• To-do list:
(a) Please reproduce the forum post on FP16 versus FP32 inference speed word for word, from "K.backend.set_floatx('float32')" to "3]) * 255).astype(np.uint8)".
(b) Carry on the thread about Keras FP16 and FP32 inference timing, writing onward from its last line.

• Document segment:
TF/Keras inference 4 times faster with FP32 precision than with FP16

Hi, I know that there is no datasheet (source), but I have found preliminary datasheet: link. From there and from this_site
I conclude that Jetson Nano has ~500 GFLOPS of FP16 precision and god-knows how many FP32 precision, but I thought that Nano is FP16 oriented.

But I accidentally compared fp32 and fp16 inference time of standard Keras MobileNet model – FP16 inference time is x4 slower, why so?

My code:

import tensorflow as tf
import numpy as np
import tensorflow.contrib.keras as K


config = tf.ConfigProto()
config.gpu_options.allow_growth = True
tf.Session(config=config)


# FP32
K.backend.clear_session()
K.backend.set_learning_phase(0)
K.backend.set_floatx('float32')
with K.backend.get_session():
    mobilenet = tf.keras.applications.mobilenet.MobileNet(input_shape=None, alpha=1.0, depth_multiplier=1, dropout=1e-3, include_top=True, weights='imagenet', input_tensor=None, pooling=None, classes=1000)

    tmp = (np.random.standard_normal([1, 224, 224, 3]) * 255).astype(np.uint8)
    img = tmp.astype(np.float32)
    outs = mobilenet(img)


%timeit -n1 -r1  outs = mobilenet(img)
>> 1.08 s ± 0 ns per loop (mean ± std. dev. of 1 run, 1 loop each)

%timeit -n1 -r2  outs = mobilenet(img)
>> 1.08 s ± 8.53 ms per loop (mean ± std. dev. of 2 runs, 1 loop each)

%timeit -n1 -r10  outs = mobilenet(img)
>> 1.07 s ± 5.48 ms per loop (mean ± std. dev. of 10 runs, 1 loop each)

%timeit -n1 -r20  outs = mobilenet(img)
>> 1.09 s ± 22.3 ms per loop (mean ± std. dev. of 20 runs, 1 loop each)


# FP16
K.backend.clear_session()
K.backend.set_learning_phase(0)
K.backend.set_floatx('float16')
with K.backend.get_session():
    mobilenet = tf.keras.applications.mobilenet.MobileNet(input_shape=None, alpha=1.0, depth_multiplier=1, dropout=1e-3, include_top=True, weights='imagenet', input_tensor=None, pooling=None, classes=1000)

• Given information:
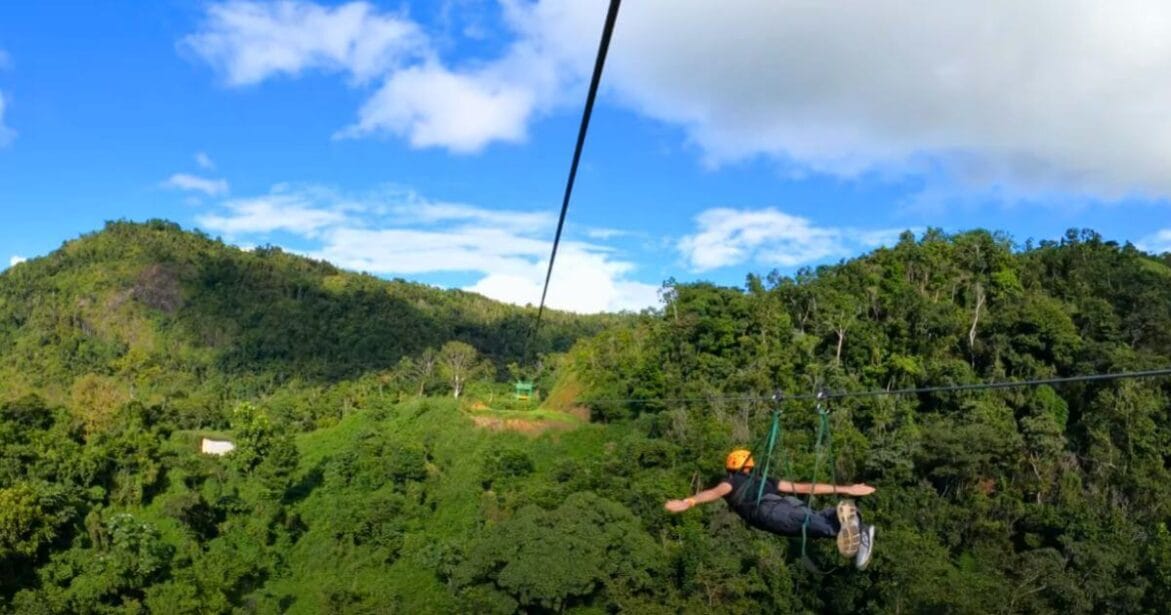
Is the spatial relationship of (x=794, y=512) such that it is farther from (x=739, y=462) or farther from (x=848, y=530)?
(x=739, y=462)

• Response list:
(a)
K.backend.set_floatx('float32')
with K.backend.get_session():
    mobilenet = tf.keras.applications.mobilenet.MobileNet(input_shape=None, alpha=1.0, depth_multiplier=1, dropout=1e-3, include_top=True, weights='imagenet', input_tensor=None, pooling=None, classes=1000)

    tmp = (np.random.standard_normal([1, 224, 224, 3]) * 255).astype(np.uint8)

(b)
    tmp = (np.random.standard_normal([1, 224, 224, 3]) * 255).astype(np.uint8)
    img = tmp.astype(np.float16)
    outs = mobilenet(img)


%timeit -n1 -r1  outs = mobilenet(img)
4.7 s ± 0 ns per loop (mean ± std. dev. of 1 run, 1 loop each)

%timeit -n1 -r2  outs = mobilenet(img)
4.68 s ± 31.4 ms per loop (mean ± std. dev. of 2 runs, 1 loop each)

%timeit -n1 -r10  outs = mobilenet(img)
4.66 s ± 16.5 ms per loop (mean ± std. dev. of 10 runs, 1 loop each)

I used tensorflow from https://devtalk.nvidia.com/default/topic/1048776/jetson-nano/official-tensorflow-for-jetson-nano-/

Hi,

This is related to TensorFlow’s implementation.
We will try to reproduce this and forward to our internal team to see what we can help.

Thanks.

Hi,

We can reproduce this and forward to our internal team.
Will update information here if got any feedback.

Thanks.

My guess would be that the time is spent in data conversion.

My understanding is that the A57 in the Nano doesn’t have fp16 extensions: http://infocenter.arm.com/help/index.jsp?topic=/com.arm.doc.dui0473c/CJAFAIFF.html
Meanwhile, I think the Carmel cores in the Xavier, do have such extensions, and thus code tuned on the Xavier, might make a CPU/GPU trade-off that’s a bad match for the Nano.
I’d love to learn more about this area, though!

As far as I know and could see from my code above:

  1. I am running t on GPU not on CPU
  2. I do data conversion of image outside of %%timeit
  3. GPU in Nano does have FP16 extension and it is faster than FP32
# This one should run on GPU
K.backend.set_floatx('float16')
# This one out of speed measurement 
img = tmp.astype(np.float16)
# This part will run forward inference of NN (with already converted to fp16 weights )
# using already converted to fp16 image 10 times 
%timeit -n1 -r10  outs = mobilenet(img)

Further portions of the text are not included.